Source ▸
..............................
This morning, ahead of making a bolognaise sauce, where mince rather than mush is pretty much paramount, i thought it wise to ask for tips on Twitter. Several TM users came to the rescue. One of the difficulties for novice TM users is getting to know the different settings, speeds and dials on the machine. Confident TM users devise their own techniques — they ascertain what works for them and what doesn’t and adapt recipes and instructions accordingly. I was advised to use the TM’s turbo pulse button to mince meat. I did as i was told and was pleasantly surprised with the mince-like results. I probably pulsed the beef one or two times too many, and next time would pulse less to obtain a chunkier mince, but i was definitely a better result. ‘Spag bol, here we come,’ i thought. Not so quick.
..............................
Data extract ▸
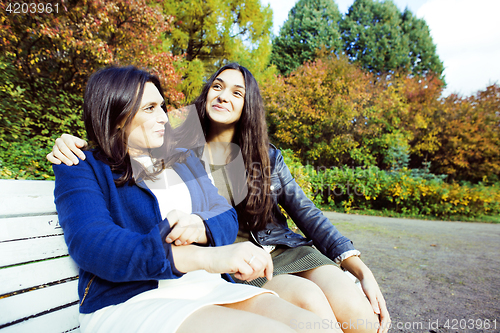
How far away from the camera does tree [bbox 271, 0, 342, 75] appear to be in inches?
730

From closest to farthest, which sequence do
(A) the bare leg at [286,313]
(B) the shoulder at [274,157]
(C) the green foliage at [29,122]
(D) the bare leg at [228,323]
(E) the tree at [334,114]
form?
(D) the bare leg at [228,323], (A) the bare leg at [286,313], (B) the shoulder at [274,157], (C) the green foliage at [29,122], (E) the tree at [334,114]

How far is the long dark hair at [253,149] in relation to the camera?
172 centimetres

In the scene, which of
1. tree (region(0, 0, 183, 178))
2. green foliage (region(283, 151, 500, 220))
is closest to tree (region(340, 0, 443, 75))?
green foliage (region(283, 151, 500, 220))

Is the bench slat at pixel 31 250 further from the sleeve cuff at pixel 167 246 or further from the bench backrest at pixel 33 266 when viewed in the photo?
the sleeve cuff at pixel 167 246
..............................
Challenge ▸ Output the passage about mincing beef from "This morning, ahead" up to and including "Not so quick.", copied word for word. The rows that come after the passage about mincing beef are separate material.

Solution to the problem ▸
This morning, ahead of making a bolognaise sauce, where mince rather than mush is pretty much paramount, i thought it wise to ask for tips on Twitter. Several TM users came to the rescue. One of the difficulties for novice TM users is getting to know the different settings, speeds and dials on the machine. Confident TM users devise their own techniques — they ascertain what works for them and what doesn’t and adapt recipes and instructions accordingly. I was advised to use the TM’s turbo pulse button to mince meat. I did as i was told and was pleasantly surprised with the mince-like results. I probably pulsed the beef one or two times too many, and next time would pulse less to obtain a chunkier mince, but i was definitely a better result. ‘Spag bol, here we come,’ i thought. Not so quick.